Tricycles in the Pentagon, Jiggling Atoms, and Tiny Neutrinos

I like it when I am reminded that the siloed boundaries between disciplines, between the sciences and the humanities, for example, are something to be questioned at every turn.   When two of my scientist colleagues said that they were sometimes overwhelmed by the ever-increasing data and that the real work was asking the best questions, I thought, well, yes, that’s it.  Asking the best questions is the hard work for all of us.

Sometimes I worry that we are losing the joy that comes with discovering good questions.  Many of our students seemed to have had their intellectual curiosity severely diminished by the time they reach us.  The emphasis on rote memorization, on rote everything in the faux learning of public schooling, often means students are worn out and no longer excitedly curious.  Colleagues, too.  The emphasis on work done quickly and sometimes without as much depth as we’d like in order to build long lists of pubs and other ‘list-able’ accomplishments (lest we perish) often means we are worn out and no longer excitedly curious.

Maybe rekindling our curiosity, valuing leisure (as Jill Sible and Norbert Weiner remind us), reading outside the disciplinary box in order to think outside the paradigm, in order to color outside the danged lines, is something to make time for.  Let’s reclaim the meaning of ‘school’ / schole,–taking time for learning important insights.  Perhaps that will help us (continue to) turn the machine to our advantage, to teach the machine and have the machine teach us in such a way that it is about truly symbiotic and interdependent learning.

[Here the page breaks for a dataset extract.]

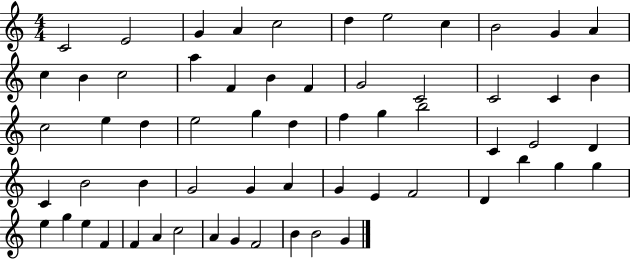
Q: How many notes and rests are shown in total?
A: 61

I can be a humanist who focuses too much in any given moment on our failings with technology, on the moments when culturally we tend to worship, rather than understand, teach and learn from, and become wisely interdependent ‘with’ our technology.  Watching Edward R. Murrow’s window onto the world become the electronic babysitter made the mad as hell Peter Finch quite reasonable for someone of my generation.

There is also a joy about science and technology that I wanted to focus on today. Reading Norbert and learning that J.C.R. and his son found the method of transportation in the Pentagon in the early ’60s amusing, (which it is…adult-sized tricycles? Really? Cool!).  They somehow headed me in this direction.

So, if you haven’t done so recently, watch Feynman light up talking about science.  He tells us that science takes a lot of imagination.  “It’s very hard to imagine all the crazy things that things really are like.” Feynman’s joy about jiggling atoms is rather contagious and worth the seven minutes:

It does take imagination, and curiosity, and excitement.  What if tiny neutrinos may have broken the cosmic speed limit?  How cool is that?